--- START ---

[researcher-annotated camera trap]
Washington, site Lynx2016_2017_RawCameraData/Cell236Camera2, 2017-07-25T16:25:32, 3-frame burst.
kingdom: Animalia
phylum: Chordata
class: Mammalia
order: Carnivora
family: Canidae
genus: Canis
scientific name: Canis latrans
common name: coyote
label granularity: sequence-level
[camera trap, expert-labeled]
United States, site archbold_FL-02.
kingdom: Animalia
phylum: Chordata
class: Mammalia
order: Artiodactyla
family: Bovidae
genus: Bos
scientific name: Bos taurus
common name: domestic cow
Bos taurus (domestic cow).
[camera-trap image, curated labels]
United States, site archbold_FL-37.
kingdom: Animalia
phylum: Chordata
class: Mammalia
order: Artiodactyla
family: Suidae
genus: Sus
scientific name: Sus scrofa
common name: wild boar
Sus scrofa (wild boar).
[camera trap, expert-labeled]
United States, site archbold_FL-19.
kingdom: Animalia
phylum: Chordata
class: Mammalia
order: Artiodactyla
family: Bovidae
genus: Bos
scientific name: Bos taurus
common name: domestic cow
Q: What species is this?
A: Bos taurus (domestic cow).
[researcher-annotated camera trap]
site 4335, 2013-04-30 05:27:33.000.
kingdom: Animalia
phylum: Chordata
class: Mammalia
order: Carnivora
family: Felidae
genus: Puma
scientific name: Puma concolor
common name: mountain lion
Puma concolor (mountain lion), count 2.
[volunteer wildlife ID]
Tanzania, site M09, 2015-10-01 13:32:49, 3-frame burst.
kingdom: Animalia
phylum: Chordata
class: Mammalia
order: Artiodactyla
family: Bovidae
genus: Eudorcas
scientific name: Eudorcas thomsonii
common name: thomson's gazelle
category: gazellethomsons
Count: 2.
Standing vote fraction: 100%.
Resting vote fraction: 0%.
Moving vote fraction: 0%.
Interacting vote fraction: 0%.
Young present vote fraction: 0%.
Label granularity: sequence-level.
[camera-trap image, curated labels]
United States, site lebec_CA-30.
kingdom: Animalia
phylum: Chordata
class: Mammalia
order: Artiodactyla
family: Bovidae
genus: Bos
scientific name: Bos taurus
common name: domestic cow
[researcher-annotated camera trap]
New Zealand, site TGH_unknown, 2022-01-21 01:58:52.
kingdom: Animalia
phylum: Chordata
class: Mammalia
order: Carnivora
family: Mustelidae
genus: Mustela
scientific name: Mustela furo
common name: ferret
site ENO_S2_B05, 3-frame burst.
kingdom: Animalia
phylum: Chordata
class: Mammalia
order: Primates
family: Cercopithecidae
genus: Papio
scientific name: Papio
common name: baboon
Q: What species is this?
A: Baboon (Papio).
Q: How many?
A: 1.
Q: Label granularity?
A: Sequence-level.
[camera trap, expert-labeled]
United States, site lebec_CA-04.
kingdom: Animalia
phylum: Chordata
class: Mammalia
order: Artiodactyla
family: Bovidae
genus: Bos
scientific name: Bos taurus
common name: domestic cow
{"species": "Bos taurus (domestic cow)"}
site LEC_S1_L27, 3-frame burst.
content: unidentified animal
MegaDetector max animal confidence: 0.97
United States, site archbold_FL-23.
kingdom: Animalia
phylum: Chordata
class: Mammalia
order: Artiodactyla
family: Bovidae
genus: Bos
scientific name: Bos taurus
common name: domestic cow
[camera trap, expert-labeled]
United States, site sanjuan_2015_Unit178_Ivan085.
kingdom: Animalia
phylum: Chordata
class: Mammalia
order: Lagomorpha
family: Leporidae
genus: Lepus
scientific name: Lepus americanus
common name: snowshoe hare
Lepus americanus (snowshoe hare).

--- END ---

* _PROBLEM DESCRIPTION_
All of the lines above are to be restated word for word.

* _RESULT FOR THIS TASK_
[researcher-annotated camera trap]
Washington, site Lynx2016_2017_RawCameraData/Cell236Camera2, 2017-07-25T16:25:32, 3-frame burst.
kingdom: Animalia
phylum: Chordata
class: Mammalia
order: Carnivora
family: Canidae
genus: Canis
scientific name: Canis latrans
common name: coyote
label granularity: sequence-level
[camera trap, expert-labeled]
United States, site archbold_FL-02.
kingdom: Animalia
phylum: Chordata
class: Mammalia
order: Artiodactyla
family: Bovidae
genus: Bos
scientific name: Bos taurus
common name: domestic cow
Bos taurus (domestic cow).
[camera-trap image, curated labels]
United States, site archbold_FL-37.
kingdom: Animalia
phylum: Chordata
class: Mammalia
order: Artiodactyla
family: Suidae
genus: Sus
scientific name: Sus scrofa
common name: wild boar
Sus scrofa (wild boar).
[camera trap, expert-labeled]
United States, site archbold_FL-19.
kingdom: Animalia
phylum: Chordata
class: Mammalia
order: Artiodactyla
family: Bovidae
genus: Bos
scientific name: Bos taurus
common name: domestic cow
Q: What species is this?
A: Bos taurus (domestic cow).
[researcher-annotated camera trap]
site 4335, 2013-04-30 05:27:33.000.
kingdom: Animalia
phylum: Chordata
class: Mammalia
order: Carnivora
family: Felidae
genus: Puma
scientific name: Puma concolor
common name: mountain lion
Puma concolor (mountain lion), count 2.
[volunteer wildlife ID]
Tanzania, site M09, 2015-10-01 13:32:49, 3-frame burst.
kingdom: Animalia
phylum: Chordata
class: Mammalia
order: Artiodactyla
family: Bovidae
genus: Eudorcas
scientific name: Eudorcas thomsonii
common name: thomson's gazelle
category: gazellethomsons
Count: 2.
Standing vote fraction: 100%.
Resting vote fraction: 0%.
Moving vote fraction: 0%.
Interacting vote fraction: 0%.
Young present vote fraction: 0%.
Label granularity: sequence-level.
[camera-trap image, curated labels]
United States, site lebec_CA-30.
kingdom: Animalia
phylum: Chordata
class: Mammalia
order: Artiodactyla
family: Bovidae
genus: Bos
scientific name: Bos taurus
common name: domestic cow
[researcher-annotated camera trap]
New Zealand, site TGH_unknown, 2022-01-21 01:58:52.
kingdom: Animalia
phylum: Chordata
class: Mammalia
order: Carnivora
family: Mustelidae
genus: Mustela
scientific name: Mustela furo
common name: ferret
site ENO_S2_B05, 3-frame burst.
kingdom: Animalia
phylum: Chordata
class: Mammalia
order: Primates
family: Cercopithecidae
genus: Papio
scientific name: Papio
common name: baboon
Q: What species is this?
A: Baboon (Papio).
Q: How many?
A: 1.
Q: Label granularity?
A: Sequence-level.
[camera trap, expert-labeled]
United States, site lebec_CA-04.
kingdom: Animalia
phylum: Chordata
class: Mammalia
order: Artiodactyla
family: Bovidae
genus: Bos
scientific name: Bos taurus
common name: domestic cow
{"species": "Bos taurus (domestic cow)"}
site LEC_S1_L27, 3-frame burst.
content: unidentified animal
MegaDetector max animal confidence: 0.97
United States, site archbold_FL-23.
kingdom: Animalia
phylum: Chordata
class: Mammalia
order: Artiodactyla
family: Bovidae
genus: Bos
scientific name: Bos taurus
common name: domestic cow
[camera trap, expert-labeled]
United States, site sanjuan_2015_Unit178_Ivan085.
kingdom: Animalia
phylum: Chordata
class: Mammalia
order: Lagomorpha
family: Leporidae
genus: Lepus
scientific name: Lepus americanus
common name: snowshoe hare
Lepus americanus (snowshoe hare).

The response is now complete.